There are complaints that the funds are not being utilised in a productive manner. Often, payments are made against a list of beneficiaries drawn up in each locality. When a complaint is made, the department officials verify the signature of the beneficiaries in the list and vouchers but seldom make physical verification of the plantations to ensure if the palms have been removed as claimed by in the official documents.
The claims made by certain Krishi Bhavans in the capital between 2005 and 2007 have been cited as an example.

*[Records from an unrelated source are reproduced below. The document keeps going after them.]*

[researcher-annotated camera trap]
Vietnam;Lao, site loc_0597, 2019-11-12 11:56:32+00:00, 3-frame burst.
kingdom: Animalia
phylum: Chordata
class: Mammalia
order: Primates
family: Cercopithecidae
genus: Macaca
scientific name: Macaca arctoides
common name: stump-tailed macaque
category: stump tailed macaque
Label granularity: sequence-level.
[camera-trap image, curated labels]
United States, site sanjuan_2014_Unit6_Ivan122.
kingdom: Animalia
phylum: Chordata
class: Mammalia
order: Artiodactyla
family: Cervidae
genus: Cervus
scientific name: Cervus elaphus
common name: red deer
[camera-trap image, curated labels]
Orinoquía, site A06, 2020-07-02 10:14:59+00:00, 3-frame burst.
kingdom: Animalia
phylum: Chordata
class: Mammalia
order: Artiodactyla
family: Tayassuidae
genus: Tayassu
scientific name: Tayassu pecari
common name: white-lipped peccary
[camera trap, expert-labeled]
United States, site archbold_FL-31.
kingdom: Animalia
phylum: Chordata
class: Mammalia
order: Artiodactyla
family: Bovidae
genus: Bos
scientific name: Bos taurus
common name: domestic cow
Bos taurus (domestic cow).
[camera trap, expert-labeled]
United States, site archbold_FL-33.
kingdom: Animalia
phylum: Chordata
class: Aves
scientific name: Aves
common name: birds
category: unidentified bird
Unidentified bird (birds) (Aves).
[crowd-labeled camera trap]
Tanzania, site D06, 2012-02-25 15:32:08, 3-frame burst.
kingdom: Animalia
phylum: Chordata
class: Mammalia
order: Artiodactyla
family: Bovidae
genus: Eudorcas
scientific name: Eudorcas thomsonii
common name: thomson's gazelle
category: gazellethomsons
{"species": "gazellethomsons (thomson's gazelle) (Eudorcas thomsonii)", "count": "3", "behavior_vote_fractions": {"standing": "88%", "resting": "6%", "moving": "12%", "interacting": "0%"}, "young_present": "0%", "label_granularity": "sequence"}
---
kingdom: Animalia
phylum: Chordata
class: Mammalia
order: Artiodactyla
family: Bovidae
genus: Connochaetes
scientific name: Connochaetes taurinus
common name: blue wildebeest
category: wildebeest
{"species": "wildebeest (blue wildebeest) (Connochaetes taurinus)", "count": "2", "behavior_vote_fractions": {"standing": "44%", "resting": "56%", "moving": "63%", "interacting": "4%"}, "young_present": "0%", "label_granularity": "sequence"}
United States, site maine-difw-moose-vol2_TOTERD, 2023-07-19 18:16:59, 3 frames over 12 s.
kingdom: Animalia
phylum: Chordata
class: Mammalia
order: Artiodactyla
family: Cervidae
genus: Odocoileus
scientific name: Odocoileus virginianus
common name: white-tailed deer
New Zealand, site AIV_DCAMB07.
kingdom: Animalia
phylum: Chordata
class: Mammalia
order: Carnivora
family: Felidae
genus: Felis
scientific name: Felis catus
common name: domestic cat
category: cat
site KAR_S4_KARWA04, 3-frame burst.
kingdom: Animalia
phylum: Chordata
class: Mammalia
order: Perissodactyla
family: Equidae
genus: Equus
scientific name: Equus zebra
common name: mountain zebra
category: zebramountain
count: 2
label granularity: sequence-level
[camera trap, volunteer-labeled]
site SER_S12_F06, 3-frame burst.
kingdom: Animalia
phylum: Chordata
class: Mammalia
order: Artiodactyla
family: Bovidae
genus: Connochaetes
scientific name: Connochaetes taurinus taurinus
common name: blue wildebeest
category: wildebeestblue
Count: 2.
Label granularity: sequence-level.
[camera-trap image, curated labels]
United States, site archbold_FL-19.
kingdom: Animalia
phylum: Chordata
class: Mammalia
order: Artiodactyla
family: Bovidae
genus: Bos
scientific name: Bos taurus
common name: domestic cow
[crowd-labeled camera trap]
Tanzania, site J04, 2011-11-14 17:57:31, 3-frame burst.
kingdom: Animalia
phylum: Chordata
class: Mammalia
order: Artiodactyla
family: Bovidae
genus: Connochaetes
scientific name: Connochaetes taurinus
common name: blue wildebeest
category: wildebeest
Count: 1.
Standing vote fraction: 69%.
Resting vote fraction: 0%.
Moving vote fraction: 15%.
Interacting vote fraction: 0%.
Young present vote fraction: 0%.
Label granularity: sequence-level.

During 2005-06, the Vakkom panchayat made the highest claim of felling 4,000 palms, followed by Azhoor with 2,500, Balaramapuram, 2,000 and Chenkal, Marukil, Pallichal and Mudakkal, 500 each.
During 2006-07, Balaramapuram claimed a figure of 500. Poovar, Thirupuram, Pallichal, Marukil and Kalliyoor claimed 500 each and Maranellor 600. One panchayat has secured almost Rs. 10 lakh in the name of removing palms. The seedlings distributed are often doled out liberally among the local people. If the felling had taken place at this scale, most of these panchayats will not have any palms at all. The situation is almost similar in other districts, sources said.
Lack of transparency in preparing the list and an unscientific auditing system are being pointed out as the major lapses of the department.